The new idea was to replace human judgment with law. Thick rulebooks would prescribe exactly how to do things, and elaborate procedures would require officials to justify decisions with objective evidence. But people can still be unfair, so reformers had one more innovation: A new concept of individual rights that allowed any person to challenge decisions that affected them. Decisions about people in the workplace and elsewhere became fraught with legal risk. Supervisors were put to the proof that someone isn’t pulling their weight, or has bad character.
The freedom to live our values, and to associate with those who share our values, is a core strength of America’s pluralistic society. Each community needs its own moral integrity.

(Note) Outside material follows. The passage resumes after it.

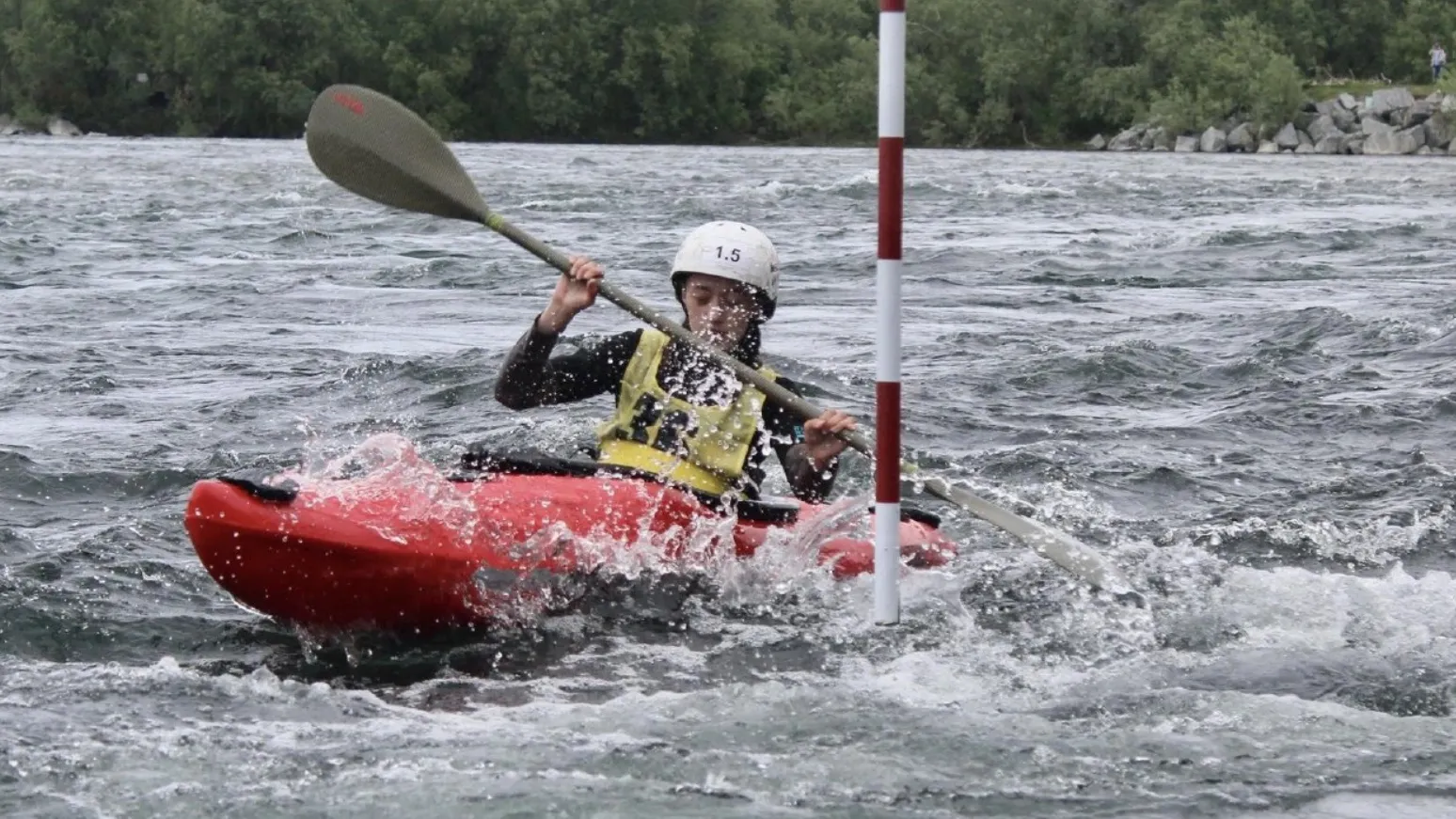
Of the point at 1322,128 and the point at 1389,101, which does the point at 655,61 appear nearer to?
the point at 1322,128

Americans no longer feel free to judge others. There’s hardly any cultural value more ingrained in modern America than the proscription against being “judgmental.” Political correctness is enforced ruthlessly, but judgments about personal character are taboo. Making decisions about someone’s moral character is tantamount to a violation of their rights. The evil to be purged is subjectivity, which is a synonym for bias. Who are you to judge?
Human judgment is indeed subjective. Judgment emerges from the black box of the human subconscious as an amalgam of perceptions, instincts, values, experience, biases, and more. Judgment is fallible—that’s why most organizations run important decisions by other people, and why psychologist Daniel Kahneman urged more reflective thinking.
But the only way to avoid the subjectivity of human judgment is to eliminate judgment altogether. How do you prove that someone has poor character? Even harder, how do you disprove that your judgment isn’t tainted by implicit bias?
So Americans abdicated making judgments about other people. There was “a massive redefinition of freedom,” historian Eric Foner found, “as a rejection of all authority.” The goal was virtuous—to enhance freedom by eliminating any possibility of unfairness. Instead, letting people “come up with their own individual values,” as Brooks observes, infected society with debilitating distrust.
Leadership is a hollow concept without the authority to uphold shared values. Those values are activated mainly in supervisory decisions about personnel.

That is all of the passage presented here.